**** Trecho da fonte ****

Primeira norma jurídica no país que criminalizou a violência contra a mulher, a Lei Maria da Penha completa 18 anos em vigor nesta quarta-feira (7) com desafios à sua aplicação e risco de retrocesso.

Ao longo de quase 20 décadas, a legislação resultou em cerca de 2,3 milhões de decisões de medidas protetivas, sendo 69,4% favoráveis ao pleito das vítimas em se manterem distantes de seus agressores. Por outro lado, 6,6% dos pedidos foram rejeitados e 13,9%, revogados, de acordo com dados do CNJ (Conselho Nacional de Justiça).

A imagem mostra uma grande manifestação em uma rua, com muitas pessoas usando máscaras. No primeiro plano, uma mulher segura um cartaz que diz 'Machismo Mata' em letras vermelhas. Ao fundo, há uma multidão de manifestantes e bandeiras, com a iluminação da cidade ao entardecer
Manifestação na avenida Paulista, na região central de São Paulo, em apoio ao Dia Internacional das Mulheres - Bruno Santos - 8.mar.22/Folhapress

Até 2009, os crimes de violência sexual eram enquadrados na lei contra os costumes, não como hoje, um crime contra a dignidade humana. "No momento, a busca é pela criação de uma lei integral de proteção às mulheres em situação de violência. Alcançar a eficácia das normas é o maior desafio", diz a advogada Silvia Pimentel, integrante do grupo de juristas que redigiu o texto da lei.

Apesar de a Maria da Penha ter criado 11 serviços de apoio à mulher vítima de violência, entre eles, rondas feitas por guardas-civis nos municípios e a criação de juizados especiais, sua aplicação ainda hoje é desafiada pela falta de fiscalização das medidas protetivas, principalmente em cidades afastadas dos grandes centros urbanos e em áreas dominadas pelo crime organizado.

**** Extrato de dados ****

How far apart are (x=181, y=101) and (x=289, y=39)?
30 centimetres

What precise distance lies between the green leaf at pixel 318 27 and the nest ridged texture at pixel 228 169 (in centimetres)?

****

#### [Enunciado]
Dê sequência ao texto sobre a Lei Maria da Penha, começando logo depois da última frase. As linhas constituem um material à parte, sem relação com o texto sobre a Lei Maria da Penha.

#### [Resultado da tarefa]
"Isso faz com que a lei não chegue a contento para as mulheres do interior, periféricas e indígenas, a maioria negra, que enfrentam problemas estruturais, como a presença de facções criminosas e milícias. Nesses lugares, o tráfico não aceita a violência doméstica e toma próprias atitudes para banir os casos", diz a advogada Myllena Calasans, integrante do Consórcio Lei Maria da Penha. "Ao mesmo tempo que a mulher fica protegida do agressor dentro de casa, pode sofrer violência desse poder paralelo que também a inibe de acionar o estado", continua.

A inovação da lei ao longo dos anos incluiu a criação de um botão do pânico para smartphones conectados a centrais policiais e uso de tornozeleira eletrônica pelos agressores. Todo esse aparato, porém, não é acessível à maioria das mulheres. "Isso ainda é uma deficiência da implementação e exige compromisso dos estados e municípios, para se tornar uma política prioritária", diz a advogada.

Além disso, a Terceira Seção do STJ (Superior Tribunal de Justiça) discute a natureza jurídica das medidas protetivas de urgência e se devem ter um prazo de vigência predeterminado. O recurso passou a ser julgado após o Ministério Público de Minas Gerais pedir validade indefinida de medida protetiva concedida em um processo de violência doméstica. A Justiça havia fixado validade de até 90 dias.

O STJ discute se as medidas protetivas de urgência devem ser consideradas de natureza penal. Atualmente, o recurso é decidido com base no Código de Processo Civil sem necessidade de se instaurar um processo penal, o que pode comprometer a celeridade dos processos em casos graves.

A possibilidade é considerada um retrocesso na aplicação da lei, segundo a advogada Myllena. "A Justiça pode chegar a exigir a elaboração de um boletim de ocorrência para a medida protetiva ser validada", diz.

O CNJ constatou em 2022 que 30% dos pedidos de medida protetiva são concedidos após o prazo máximo de 48 horas, em desacordo com a Lei Maria da Penha.

A possível mudança sobre a natureza jurídica é preocupante porque as vítimas ainda sofrem com a relativização institucional da violência quando procuram delegacias e demais órgãos públicos. "Muitas mulheres não têm atendimento qualificado", diz a advogada.